Upcast/Downcast and serialization

Just playing around with casting. Assume, we have 2 classes

public class Base
{
    public int a;
}

public class Inh : Base
{
    public int b;
}

Instantiate both of them

        Base b1 = new Base {a = 1};
        Inh i1 = new Inh {a = 2, b = 2};

Now, lets try upcast

        // Upcast
        Base b2 = i1;

Seems that b2 is still holding field b, which is presented only in Inh class. Lets check it by downcasting.

        // Downcast
        var b3 = b2;
        var i2 = b2 as Inh;
        var i3 = b3 as Inh;

        bool check = (i2 == i3);

Check is true here (i guess, because i2 and i3 are referencing to the same instance i1). Ok, lets see, how they would be stored in array.

        var list = new List<Base>();

        list.Add(new Base {a = 5});
        list.Add(new Inh {a = 10, b = 5});

        int sum = 0;
        foreach (var item in list)
        {
            sum += item.a;
        }

Everything is okay, as sum is 15. But when i'm trying to serialize array by using XmlSerializer (just to see, what's inside), it returns InvalidOperationException "The type ConsoleApplication1.Inh was not expected". Well, fair enough, because its array of Bases.

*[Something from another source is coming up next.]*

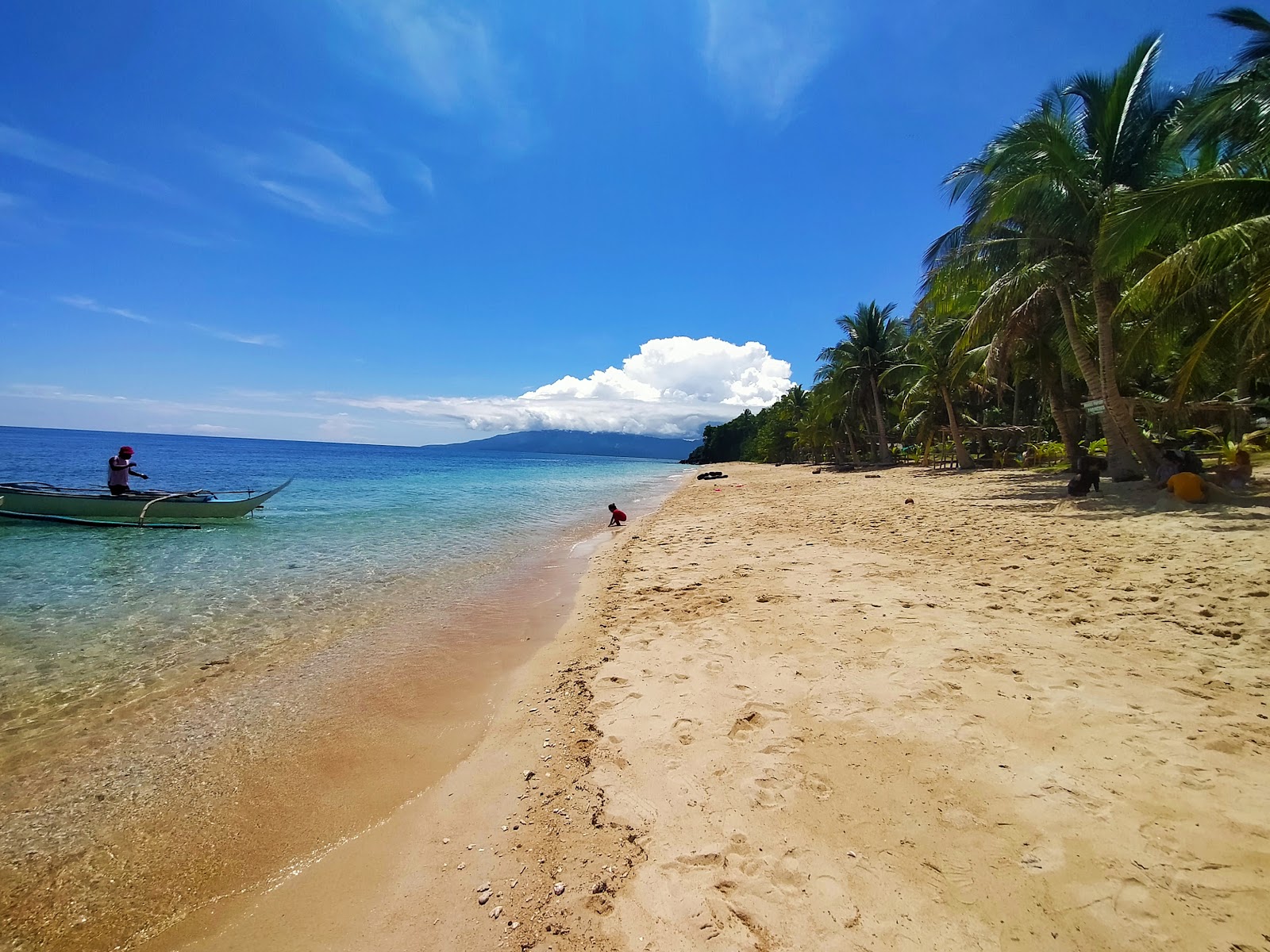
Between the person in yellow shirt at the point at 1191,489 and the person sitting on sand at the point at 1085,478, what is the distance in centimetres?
208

So, what actually b2 is? Can i serialize an array of Bases and Inhs? Can i get Inhs fields by downcasting items from deserialized array?

Solution

Actually, the question is about what happens in memory

So; not serialization, then. K.

Let's take it from the top, then:

public class Base
{
    public int a;
}

public class Inh : Base
{
    public int b;
}

Here we have two reference types (classes); the fact that they are reference-type is very important, because that directly influences what is actually stored in arrays / variables.

Base b1 = new Base {a = 1};
Inh i1 = new Inh {a = 2, b = 2};

Here we create 2 objects; one of type Base, and one of type Inh. The reference to each object is stored in b1 / i1 respectively. I've italicized the word reference for a reason: it is not the object that is there. The object is somewhere arbitrary on the managed heap. Essentially b1 and i1 are just holding the memory address to the actual object. Side note: there are minor technical differences between "reference", "address" and "pointer", but they serve the same purpose here.

Base b2 = i1;

This copies the reference, and assigns that reference to b2. Note that we haven't copied the object. We still only have 2 objects. All we have copied is the number that happens to represent a memory address.

var b3 = b2;
var i2 = b2 as Inh;
var i3 = b3 as Inh;
bool check = (i2 == i3);

Here we do the same thing in reverse.

var list = new List<Base>();

list.Add(new Base {a = 5});
list.Add(new Inh {a = 10, b = 5});

int sum = 0;
foreach (var item in list)
{
    sum += item.a;
}

The list here is a list of references. The objects are still somewhere arbitrary on the managed heap. So yes, we can iterate through them. Because all Inh are also Base, there is no issue whatsoever here. So finally, we get to the question (from comments(:

Then, another question (more detailed): how Inh would be stored in array of Bases? Would b be just dropped?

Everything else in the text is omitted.